Dire blanc et noir, c’est le sport national du secteur tech, mais là on atteint des sommets. LinkedIn — propriété de Microsoft, qui balance des milliards dans l’IA — sort une étude pour nous rassurer : « L’IA n’est pas responsable du déclin des embauches ». Pendant ce temps, la BBC rapporte que des gamins sont tellement harcelés par des outils d’IA qu’ils doivent quitter leur île. Deux réalités qui cohabitent dans le même univers, mais visiblement pas dans les mêmes PowerPoint.
Commençons par LinkedIn, parce que c’est du grand art. L’entreprise — rappelons-le, un réseau social professionnel qui vend tes données et ton attention — publie des chiffres : les embauches ont baissé de 20% depuis 2022. Normal, me diras-tu, avec l’explosion des annonces « on remplace nos juniors par des agents IA ». Eh bien non, selon eux. La faute aux taux d’intérêt élevés. L’IA, cette douce créature, n’y est pour rien. C’est mignon, cette défense en règle.
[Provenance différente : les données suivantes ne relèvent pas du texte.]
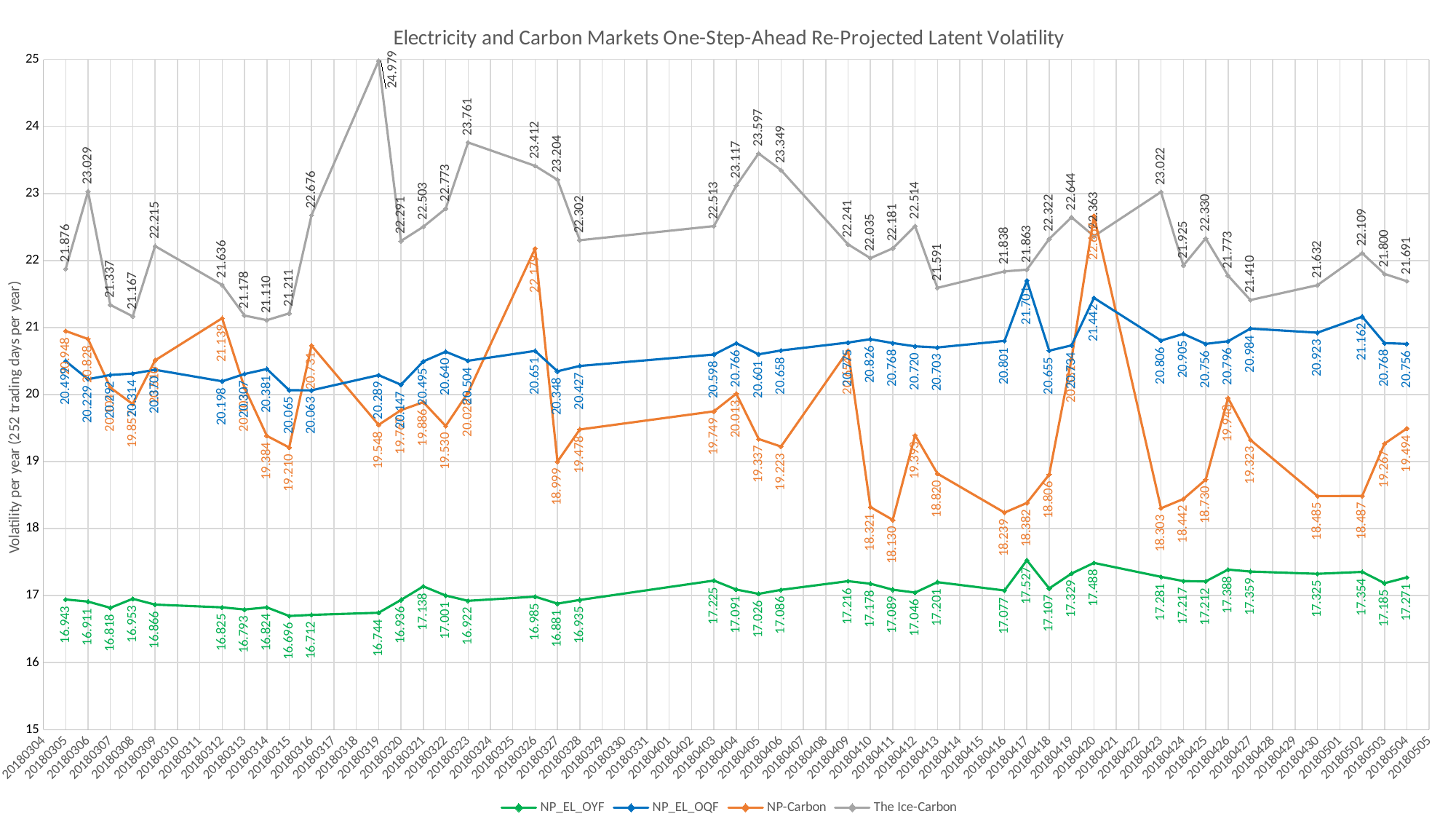
Is the value of The Ice-Carbon series at 20180319 greater or less than 24? greater At which date does The Ice-Carbon series reach its highest value? 20180319 What kind of chart is shown on the slide? line chart What is the value of The Ice-Carbon series at 20180319? 24.979 What is the value of NP-Carbon at 20180411? 18.130 What is the difference between The Ice-Carbon values at 20180306 and 20180305? 1.153 How many series does the legend list? 4 Which is larger at 20180417: NP_EL_OQF or NP_EL_OYF? NP_EL_OQF What is the value of NP_EL_OYF at 20180305? 16.943 What is the title of the chart? Electricity and Carbon Markets One-Step-Ahead Re-Projected Latent Volatility What is the value of NP_EL_OQF at 20180504? 20.756 At which date does NP_EL_OYF reach its lowest value? 20180315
Surtout quand tu vois le nombre de posts LinkedIn vantant « Comment j’ai automatisé 80% de mes tâches avec ChatGPT ». Mais bon, faut pas mélanger les torchons et les serviettes. Les taux d’intérêt, c’est sérieux. Les promesses de licenciements massifs grâce à l’IA, c’est juste du vent marketing.
Sauf que pendant ce temps, il y a des vrais gens qui trinquent. La BBC rapporte que des enfants subissent un impact « massif » du harcèlement par IA. Tellement massif que certains sont forcés de quitter leur île. Tu imagines ? T’as 14 ans, tu te fais pourrir par des bots génératifs 24h/24, et ta seule issue c’est l’exil. La police confirme. Mais LinkedIn, lui, il regarde ses courbes et ses corrélations. « Rien à voir, circulez. »
Le vrai problème, c’est pas que l’IA soit responsable de tout ou de rien. C’est cette schizophrénie institutionnelle : on nous vend l’IA comme une révolution bienveillante qui va nous libérer des tâches ingrates. Pourtant, on ignore royalement les dégâts collatéraux — ou pire, on les nie — jusqu’à ce qu’ils fassent les gros titres. LinkedIn se pose en expert économique, mais quel crédit accorder à une plateforme qui tire ses revenus de la précarisation professionnelle et du personal branding désespéré ?
Et pendant ce temps, les gosses fuient. Pas des chiffres, pas des pourcentages. Des gamins. L’IA de harcèlement, elle, elle est bien réelle. Elle s’appelle peut-être pas Copilot ou Gemini, mais elle existe. Elle génère des insultes, des deepfakes, des menaces. Elle pousse des ados à l’exil. Mais ça, c’est pas dans les slides de LinkedIn. Ça fait pas vendre d’abonnements Premium.
Du coup, quelle solution ? On écoute les experts en costard qui nous expliquent que tout va bien, que l’IA c’est l’avenir, qu’il faut juste être patient ? Ou on ouvre les yeux sur les dégâts actuels, concrets, violents, qui n’ont rien à voir avec les taux d’intérêt ?
La prochaine fois que tu verras un post LinkedIn sur « les opportunités de l’IA », pense à ces gosses qui quittent leur île. Pense au fossé entre les discours lisses et les réalités sales. Et demande-toi qui, vraiment, est en train de raconter des histoires.
Parce que l’IA, elle, elle s’en fout. Elle génère du texte, des images, de la merde. C’est nous qui décidons quoi en faire. Et pour l’instant, le bilan est mitigé : on licencie pas encore à cause d’elle. En revanche, on harcèle des enfants jusqu’à l’exil. Belle progression.